The answer must be an exact copy of the lines from the one with "評核認知課程 (ALP04/05/06) 評核的基本理念" through the final line of the records below, with no pictures.

[[ The data open ]]

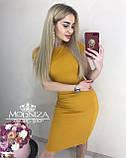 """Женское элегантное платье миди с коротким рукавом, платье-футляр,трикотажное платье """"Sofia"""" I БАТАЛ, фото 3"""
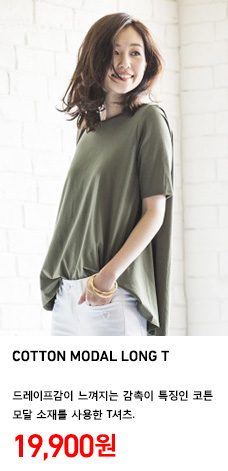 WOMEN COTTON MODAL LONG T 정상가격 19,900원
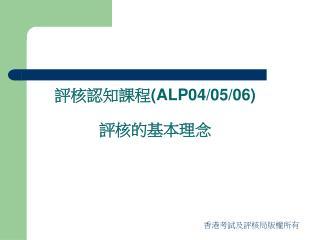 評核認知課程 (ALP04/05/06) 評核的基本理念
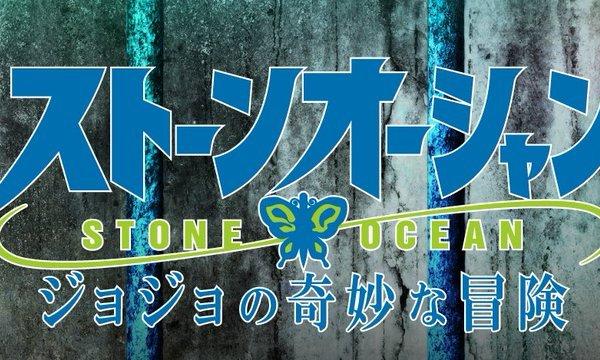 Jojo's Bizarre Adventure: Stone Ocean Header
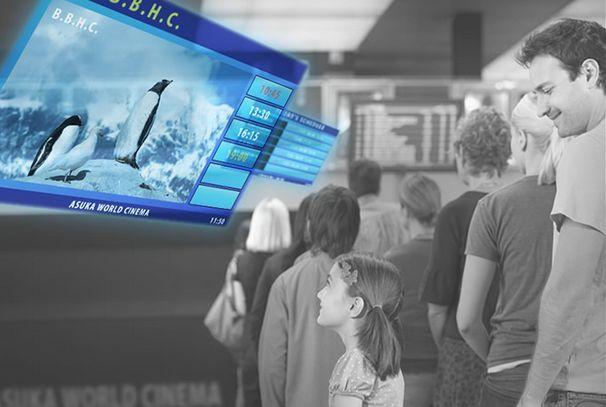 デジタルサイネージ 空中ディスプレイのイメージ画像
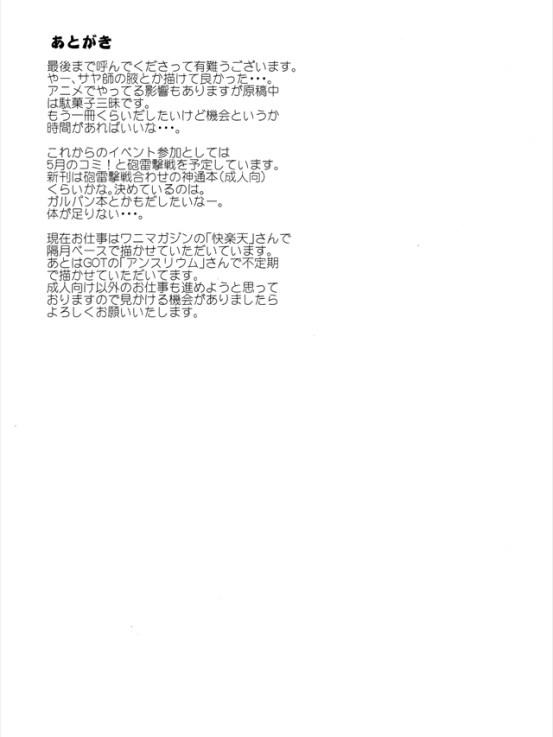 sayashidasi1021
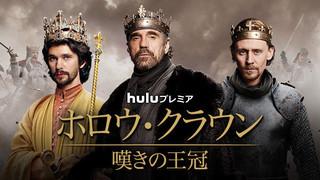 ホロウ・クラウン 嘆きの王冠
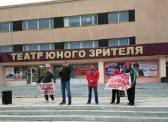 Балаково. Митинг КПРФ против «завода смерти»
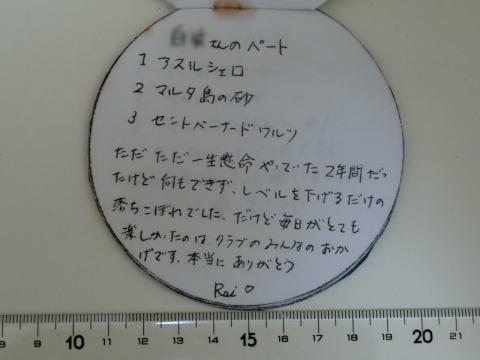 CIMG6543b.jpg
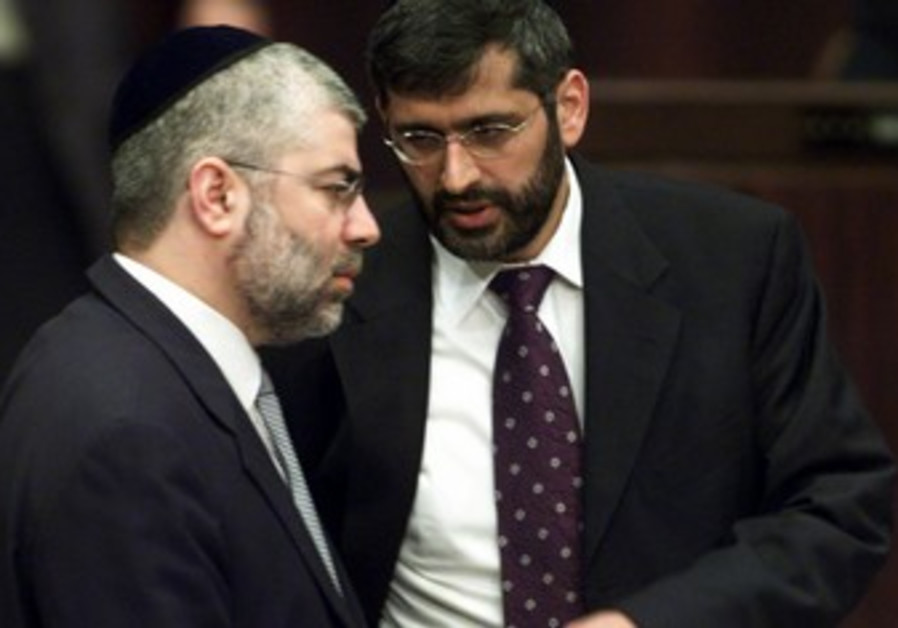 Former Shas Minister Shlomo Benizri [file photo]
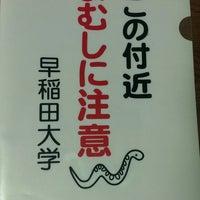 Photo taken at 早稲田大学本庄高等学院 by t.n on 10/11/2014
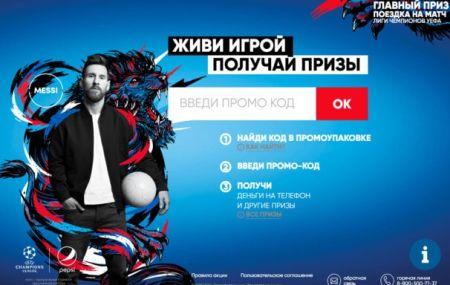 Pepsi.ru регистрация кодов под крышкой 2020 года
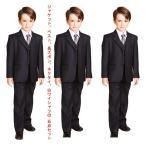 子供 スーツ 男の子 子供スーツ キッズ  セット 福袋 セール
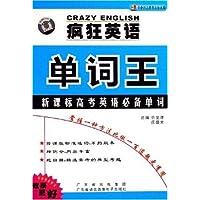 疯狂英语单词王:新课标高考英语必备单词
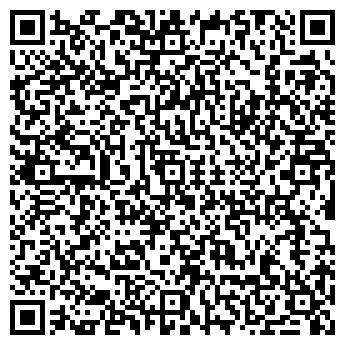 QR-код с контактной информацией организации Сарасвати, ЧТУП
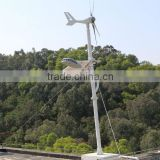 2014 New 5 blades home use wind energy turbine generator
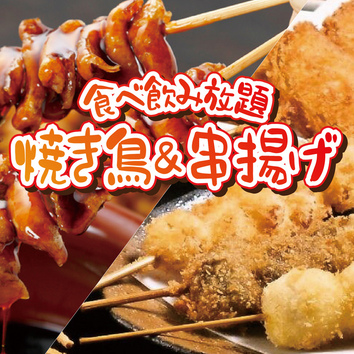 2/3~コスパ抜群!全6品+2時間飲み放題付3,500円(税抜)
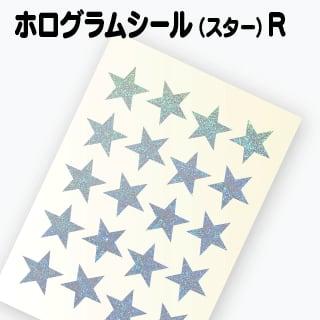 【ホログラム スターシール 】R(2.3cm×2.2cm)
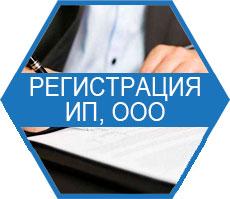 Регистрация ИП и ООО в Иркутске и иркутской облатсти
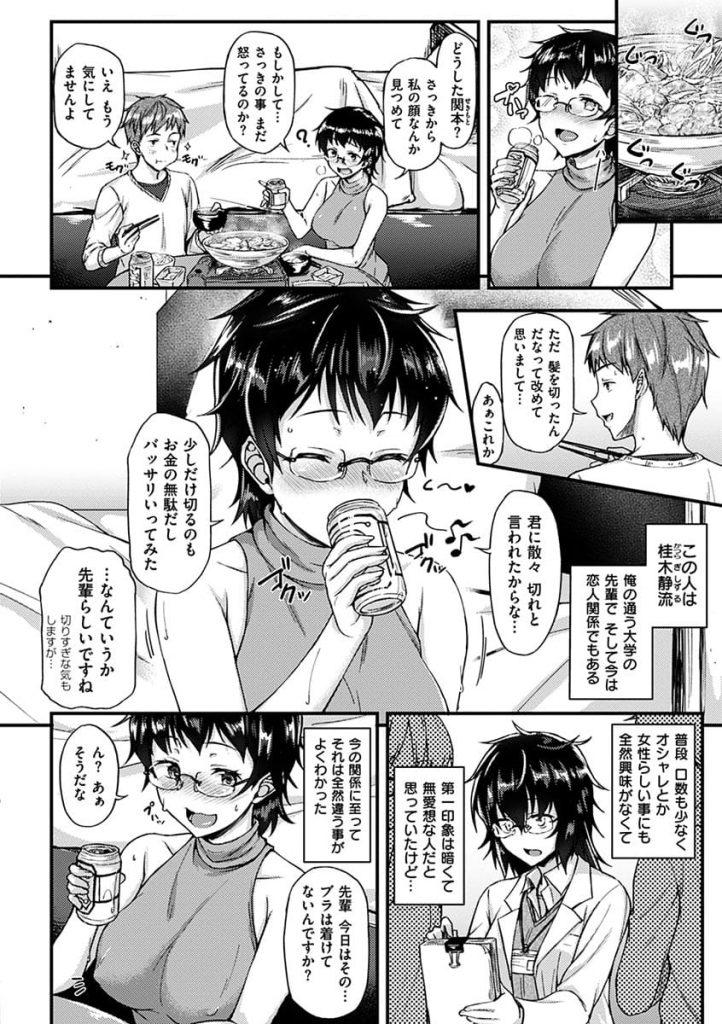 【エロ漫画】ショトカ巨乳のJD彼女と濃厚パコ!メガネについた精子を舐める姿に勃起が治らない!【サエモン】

[[ The data closed ]]

Answer to the exercise:
 評核認知課程 (ALP04/05/06) 評核的基本理念
 Jojo's Bizarre Adventure: Stone Ocean Header
 デジタルサイネージ 空中ディスプレイのイメージ画像
 sayashidasi1021
 ホロウ・クラウン 嘆きの王冠
 Балаково. Митинг КПРФ против «завода смерти»
 CIMG6543b.jpg
 Former Shas Minister Shlomo Benizri [file photo]
 Photo taken at 早稲田大学本庄高等学院 by t.n on 10/11/2014
 Pepsi.ru регистрация кодов под крышкой 2020 года
 子供 スーツ 男の子 子供スーツ キッズ  セット 福袋 セール
 疯狂英语单词王:新课标高考英语必备单词
 QR-код с контактной информацией организации Сарасвати, ЧТУП
 2014 New 5 blades home use wind energy turbine generator
 2/3~コスパ抜群!全6品+2時間飲み放題付3,500円(税抜)
 【ホログラム スターシール 】R(2.3cm×2.2cm)
 Регистрация ИП и ООО в Иркутске и иркутской облатсти
 【エロ漫画】ショトカ巨乳のJD彼女と濃厚パコ!メガネについた精子を舐める姿に勃起が治らない!【サエモン】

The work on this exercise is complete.